[Start of Recorded information]

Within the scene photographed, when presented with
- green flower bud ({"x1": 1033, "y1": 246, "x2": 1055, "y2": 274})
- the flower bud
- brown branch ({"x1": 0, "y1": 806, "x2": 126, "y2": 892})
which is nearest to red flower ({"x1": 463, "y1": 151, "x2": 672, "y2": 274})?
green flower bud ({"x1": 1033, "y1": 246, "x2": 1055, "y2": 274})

[End of Recorded information]
[Start of Recorded information]

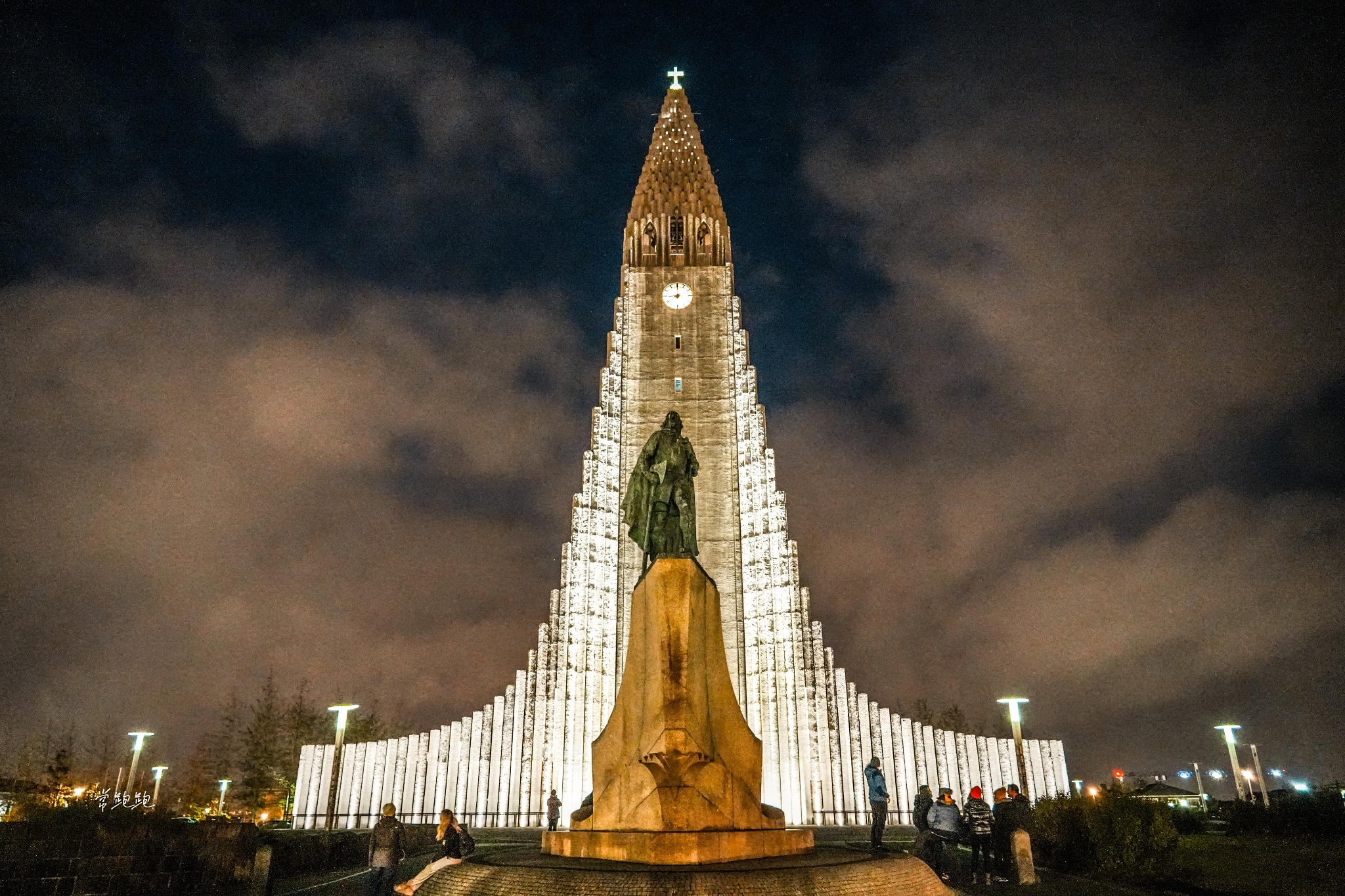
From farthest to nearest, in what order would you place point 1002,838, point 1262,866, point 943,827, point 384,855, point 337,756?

[End of Recorded information]

* Exercise goal *
Write out the lines of the records that open with the line containing "Within the scene" and close with the line containing "- brown branch", copying each one exactly and including both end lines.

* Exercise output *
Within the scene photographed, when presented with
- green flower bud ({"x1": 1033, "y1": 246, "x2": 1055, "y2": 274})
- the flower bud
- brown branch ({"x1": 0, "y1": 806, "x2": 126, "y2": 892})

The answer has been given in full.